The endpoints on a definite integral obey the following theorem.

Let $$f \colon [a,b] \to \mathbb{R}$$ be continuous, where $$a,b$$ are real numbers. Let $$c$$ be a real number between $$a$$ and $$b$$. Then,

$\int_a^b f(x) \; dx = \int_a^c f(x) \; dx \, + \int_c^b f(x) \; dx.$

As with many mathematical statements, it's useful to understand these two theorems both algebraically (in terms of antiderivatives) and geometrically.

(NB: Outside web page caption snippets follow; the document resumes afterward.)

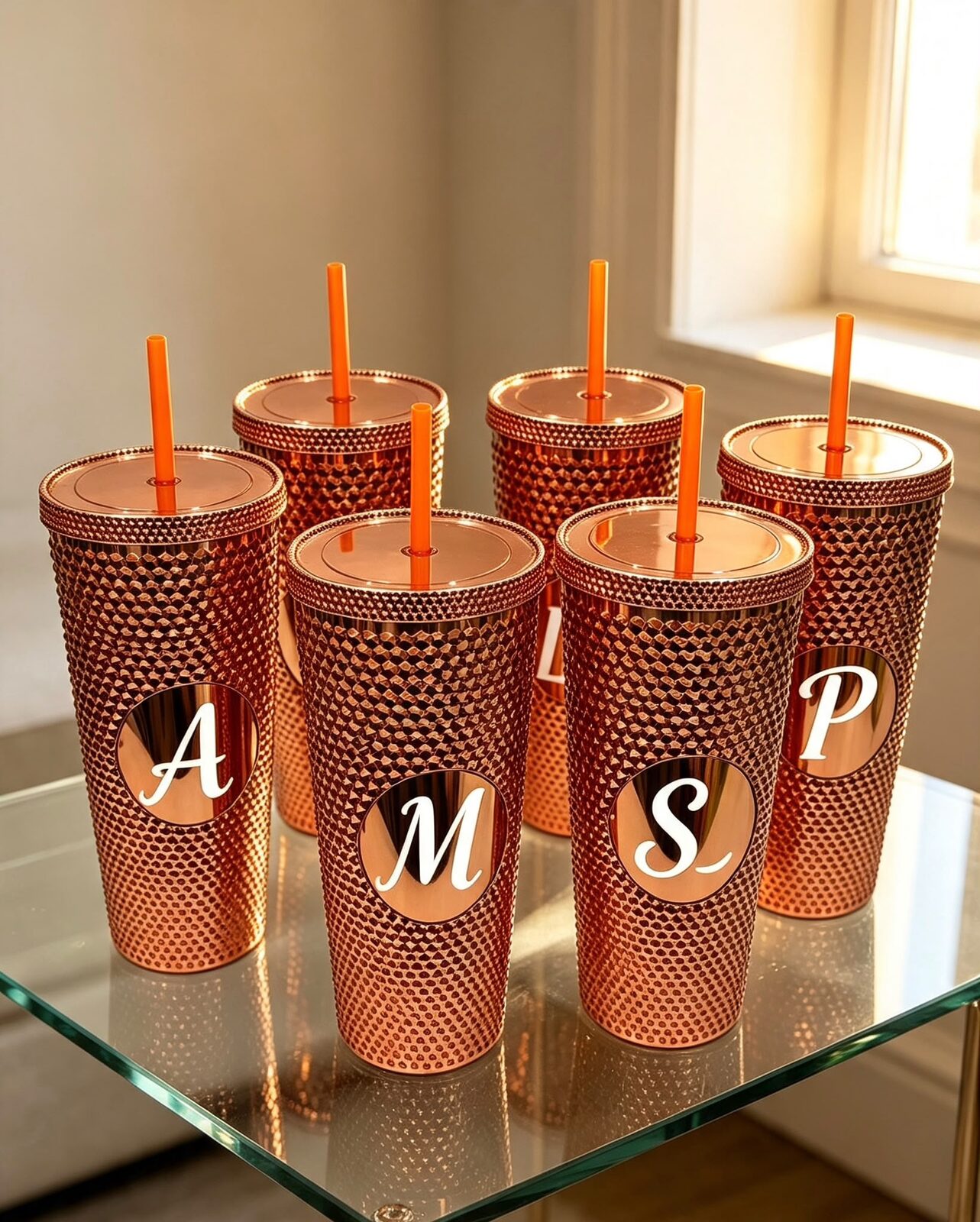 VASO CON SORBITO Y TAPA CON INICIAL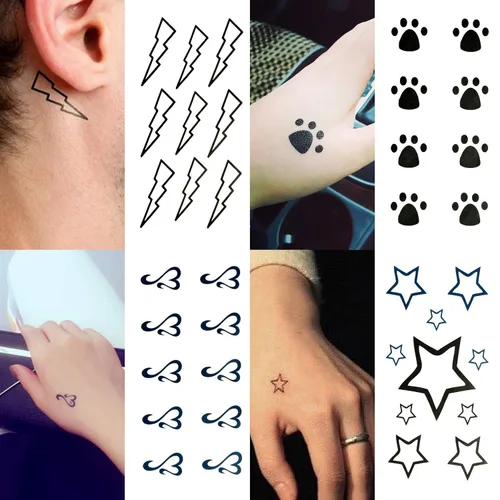 Vista 2 de Kit de tatuajes temporales pequeños y bonitos de 30 hojas, cámara negra con estampado de pies, elefante, estrella, diamante, cruz, pájaro, gato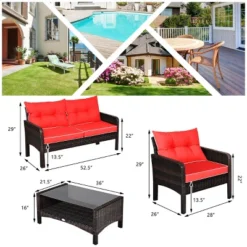 Tangkula 4 Piece Patio Conversation Set Rattan Wicker Loveseat Sofa Coffee Table & Glass Top Red/Turquoise Cushions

For instance, we can think of the second theorem (additivity of integration) as saying geometrically that, if we consider the signed area between $$y=f(x)$$ and the $$x$$-axis from $$x=a$$ to $$x=b$$, then this signed area is equal to the sum of the signed area from $$x=a$$ to $$x=c$$ and that from $$x=c$$ to $$x=b$$. Alternatively, if we let $$F(x)$$ be an antiderivative of $$f(x)$$, we can regard the theorem as just expressing that

$F(b) - F(a) = \big(F(c) - F(a)\big) + \big(F(b) - F(c)\big).$

This piece of algebra and the fundamental theorem of calculus together give a rigorous proof of the theorem.

##### Exercise 13

Find a geometric interpretation of part (b) of the first theorem of this section (linearity of integration). You may assume the graph of $$y=f(x)$$ lies above the $$x$$-axis. Also find an interpretation in terms of antiderivatives.

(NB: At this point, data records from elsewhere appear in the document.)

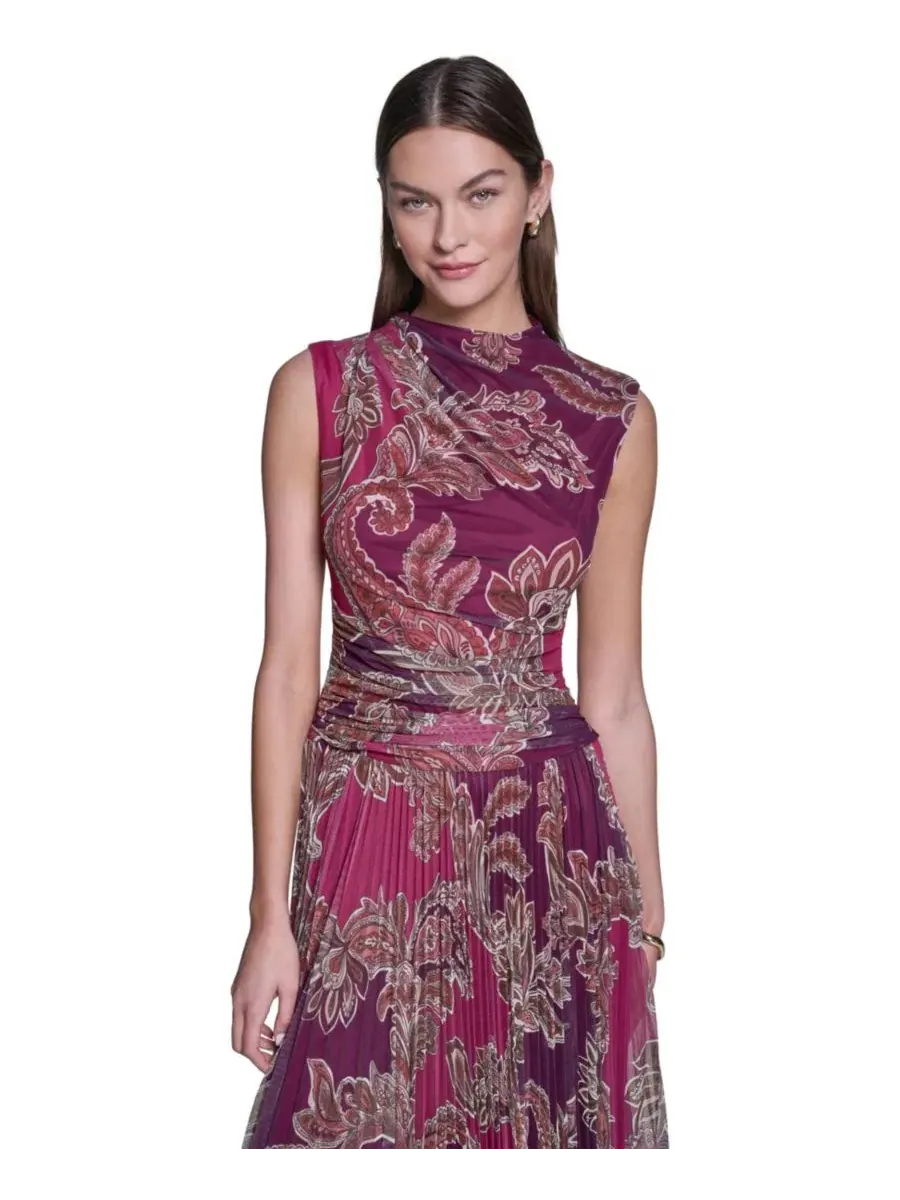 Платье миди из сетки с принтом пейсли, модель Mock Neck Mesh Midi Dress Halston — изображение 2 из 5, глубокий/мульти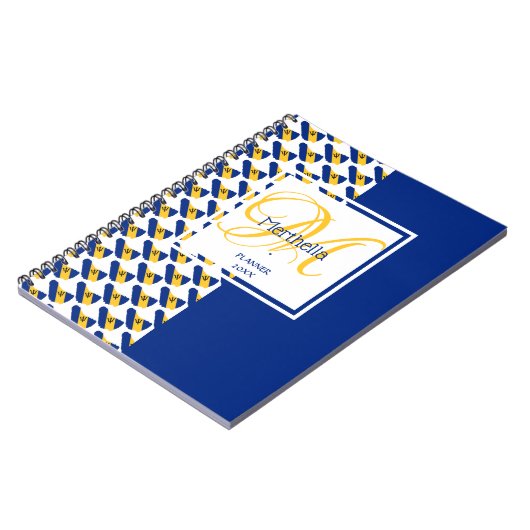 BARBADOS Vlag Aangepast monogram Jouw naam toevoeg Notitieboek (Linkerzijde)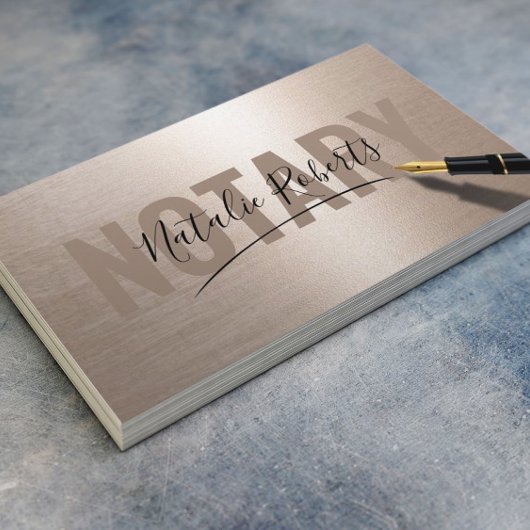 Mobiele Notaris Handtekening Elegant Gold Visitekaartje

We have stated the second theorem (additivity of integration) so that $$a < c < b$$. But in fact, this theorem works when $$a,b,c$$ are in any order, as long as $$f,g$$ are defined and continuous over the appropriate intervals. We just have to make sense of integrals which have their terminals 'in the wrong order'. When $$a>b$$, we define,

$\int_a^b f(x) \; dx = - \int_b^a f(x) \; dx.$

We can think of this as saying that, when $$x$$ goes backwards from $$a$$ to $$b$$, we count areas as negative. In our area estimates, $$\Delta x = \frac{1}{n} (b-a)$$ is the negative of the rectangle widths. This fits with our previous definitions, as you can show in the following exercise.

##### Exercise 14

Let $$f \colon \mathbb{R} \to \mathbb{R}$$ be a continuous function, and let $$F(x)$$ be an antiderivative of $$f(x)$$. Using the fundamental theorem of calculus, show that for any real numbers $$a,b$$ (even when $$a>b$$),

$\int_a^b f(x) \; dx = F(b) - F(a).$
##### Exercise 15

Find $$\displaystyle\int_5^0 (-2x - 3) \; dx$$.